Khitaryan A G, Melnikov D A, Mezhunts A V, Rogut A A, Pen O S, Pukovskiy D Yu
Private healthcare institution «Clinical Hospital» Russian Railways-Medicine «Rostov-on-Don», Rostov-on-Don, Russia.
Rostov State Medical University, Rostov-on-Don, Russia.
Khirurgiia (Mosk). 2024(7):115-123. doi: 10.17116/hirurgia2024071115.
To examine the specific characteristics of ICG-angiography during various bariatric interventions.
The study included 329 patients, with 105 (32%) undergoing sleeve gastrectomy (LSG), 98 (30%) undergoing mini-gastricbypass (MGB), 126 (38%) undergoing Roux-en-Y gastric bypass (RGB). Intraoperative ICG angiography was perfomed on all patients at 'control points', the perfusion of the gastric stump was qualitatively and quantitatively assessed.

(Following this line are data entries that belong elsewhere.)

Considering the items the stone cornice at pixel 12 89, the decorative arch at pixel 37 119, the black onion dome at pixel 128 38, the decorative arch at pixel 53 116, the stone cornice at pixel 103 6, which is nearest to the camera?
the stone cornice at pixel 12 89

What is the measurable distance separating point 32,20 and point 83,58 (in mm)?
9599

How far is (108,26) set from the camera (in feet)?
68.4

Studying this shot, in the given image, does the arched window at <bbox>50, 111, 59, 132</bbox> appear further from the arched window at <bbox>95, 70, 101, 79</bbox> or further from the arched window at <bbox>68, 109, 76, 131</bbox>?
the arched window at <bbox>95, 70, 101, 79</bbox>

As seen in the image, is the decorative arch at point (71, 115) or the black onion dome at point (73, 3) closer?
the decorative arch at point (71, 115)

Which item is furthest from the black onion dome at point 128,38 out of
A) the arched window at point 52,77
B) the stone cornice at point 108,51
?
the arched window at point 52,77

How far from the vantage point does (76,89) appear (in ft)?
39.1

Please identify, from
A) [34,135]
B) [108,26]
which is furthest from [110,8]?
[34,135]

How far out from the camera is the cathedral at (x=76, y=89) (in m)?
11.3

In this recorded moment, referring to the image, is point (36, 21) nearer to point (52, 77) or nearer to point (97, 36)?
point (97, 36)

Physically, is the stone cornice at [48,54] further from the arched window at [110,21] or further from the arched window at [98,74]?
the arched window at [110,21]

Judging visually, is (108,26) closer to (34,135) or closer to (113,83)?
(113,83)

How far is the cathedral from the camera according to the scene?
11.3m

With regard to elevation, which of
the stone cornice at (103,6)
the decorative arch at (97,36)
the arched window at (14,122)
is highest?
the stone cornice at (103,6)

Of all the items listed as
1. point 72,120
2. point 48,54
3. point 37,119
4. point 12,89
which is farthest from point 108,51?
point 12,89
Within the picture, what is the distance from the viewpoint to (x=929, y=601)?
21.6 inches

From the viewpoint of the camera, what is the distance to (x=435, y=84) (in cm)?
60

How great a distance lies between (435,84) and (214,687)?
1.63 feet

Intraoperative ICG angiography shows that during LSG the angioarchitectonics in the area of the His angle are crucial. The presence of the posterior gastric artery of the gastric main type is a prognostically unfavorable risk factor for the development of ischemic complications. Therefore, to expand the gastric stump it is necessary to suture a 40Fr nasogastric tube and perform peritonization of the staple line. Statistical difference in blood supply at three points were found between and within the two groups of patients (Gis angle area, gastric body, pyloric region) with a -value <0.001. During MGB, one of the important stages is applying the first (transverse) stapler cassette between the branches of the right and left gastric arteries. This maintains blood supply in anastomosis area, preventing immediate complications such as GEA failure, as well as long-term complications like atrophic gastritis, peptic ulcers, and GEA stenosis.
ICG angiography is a useful method for intraoperative assessment of angioarchitecture and perfusion of the gastric stump during bariatric surgery. This helps prevent tissue ischemia and reduce the risk of early and late postoperative complications.
研究不同减重手术中吲哚菁绿血管造影的具体特征。
该研究纳入329例患者,其中105例(32%)接受袖状胃切除术(LSG),98例(30%)接受迷你胃旁路术(MGB),126例(38%)接受Roux-en-Y胃旁路术(RGB)。所有患者在“控制点”进行术中吲哚菁绿血管造影,对胃残端的灌注进行定性和定量评估。
术中吲哚菁绿血管造影显示,在LSG过程中,His角区域的血管构筑至关重要。胃主型胃后动脉的存在是发生缺血性并发症的预后不良危险因素。因此,为扩大胃残端,有必要缝合一根40Fr的鼻胃管并对吻合钉线进行腹膜化处理。两组患者(His角区域、胃体、幽门区域)在三个点的血供存在组间和组内统计学差异,P值<0.001。在MGB过程中,重要步骤之一是在左右胃动脉分支之间应用第一个(横向)吻合器钉仓。这可维持吻合口区域的血供,预防诸如GEA失败等即刻并发症以及萎缩性胃炎、消化性溃疡和GEA狭窄等长期并发症。
吲哚菁绿血管造影是减重手术中评估胃残端血管构筑和灌注的有用方法。这有助于预防组织缺血并降低术后早期和晚期并发症的风险。